=== Problem 1 ===
Answer these questions about the excerpt on cloud monitoring best practices:
(a) Which pattern should be used to organically reduce the legacy monitoring tool footprint?
(b) What three things does the proof of concept section say you don't need to do in a cloud environment?
(c) What did cutting corners on training ultimately result in for enterprises?
=== Problem 2 ===
Please write the next part of the excerpt on cloud monitoring best practices, picking up right after its last sentence.

=== Excerpt provided ===
────────────────

Below we’ve listed some of the best practices for monitoring based on our experience.
- Don’t boil the ocean
As the enterprise starts migrating to the cloud, add any additional tool(s) in order to address gaps existing in the current state monitoring environment. Don’t try to boil the ocean and replace the current monitoring tool(s) with the “latest and greatest”. Chances are that your organization already has monitoring tools in place. The key is determining whether the tool can meet your future requirements and if it is a good fit for monitoring cloud-native workloads. If not, then complement the tool with additional tools instead of utilizing a blanket replacement. Over time, as workloads migrate to the cloud, use the strangler pattern in order to organically reduce the legacy monitoring tool(s) footprint.
- Implement a POC (proof of concept)
One of the most tested approaches when introducing a new technology is trying out a “proof of concept“. This is especially true for a cloud environment, where cost barriers to implement a POC are significantly lower. You don’t need to set up servers, procure hardware, and spend months preparing the POC environment. Identify the key workloads and/or scenarios for monitoring, including the KPIS/metrics that the tool should monitor and report on. Moreover, POC lends enterprises a great opportunity to see how easy, or difficult, it is to setup and configure monitoring. The effort spent implementing a POC will be well worth it, as you don’t want to know the tool isn’t as user-friendly and flexible as you thought when you reviewed the presentations!
- Change Management
No matter what tool you opt for, or what the monitoring strategy is, ensure that the enterprise is well equipped and trained to utilize the tool. This holds true for both business and technical users of the tool. We’ve seen some enterprises cut corners on training and change the management aspect of the tool. This ultimately resulted in higher costs for the enterprise in the longer run.

────────────────

=== Entries shown ===
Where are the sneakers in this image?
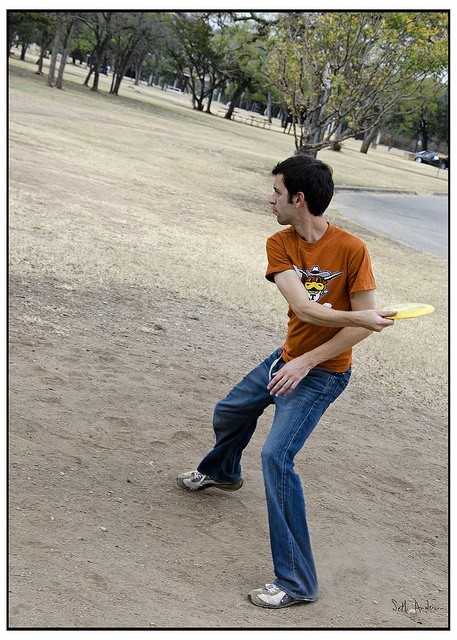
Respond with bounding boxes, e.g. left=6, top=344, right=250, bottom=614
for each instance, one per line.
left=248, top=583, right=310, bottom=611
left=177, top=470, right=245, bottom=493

────────────────

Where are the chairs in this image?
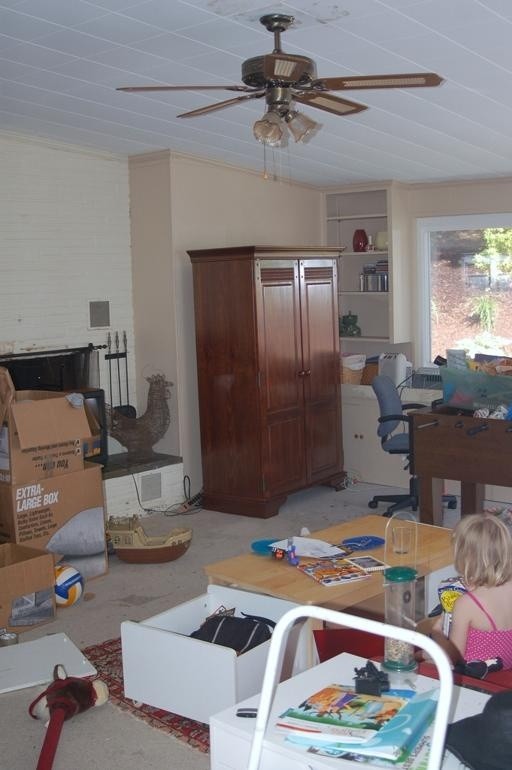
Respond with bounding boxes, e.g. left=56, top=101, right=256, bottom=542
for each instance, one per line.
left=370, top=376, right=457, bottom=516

────────────────

=== Answer box 1 ===
(a) The strangler pattern.
(b) Set up servers, procure hardware, and spend months preparing the POC environment.
(c) Higher costs for the enterprise in the longer run.

=== Answer box 2 ===
- Define KPIs/metrics
One of the main reasons we see enterprises struggle with their monitoring strategy is that they never defined the success criteria for monitoring. They never defined a business outcome from which to work backward. As a result, they had a monitoring “solution” in place, but not the end result they desired. A big part of the monitoring strategy is understanding “What” and “Why”. In other words, what do you intend to monitor, and why? In some cases, determining the monitoring KPIs and metrics led to a realization that the enterprise was actually looking for business process metrics and needed an analytics solution in order to complement their monitoring strategy. It’s always nice to know “what good looks like” before defining an enterprise monitoring strategy.
This post demonstrated how AWS tools and services can help enterprises monitor hybrid and on-premises environments, and how AWS can provide a single pane of glass for a holistic monitoring view. We walked through the steps for setting up hybrid environment monitoring, and described a common hybrid scenario for monitoring on-premises and AWS workloads. Furthermore, we discussed some key considerations for selecting the monitoring technology and toolset. And finally, we touched upon the best practices to follow when defining a monitoring strategy for your enterprise.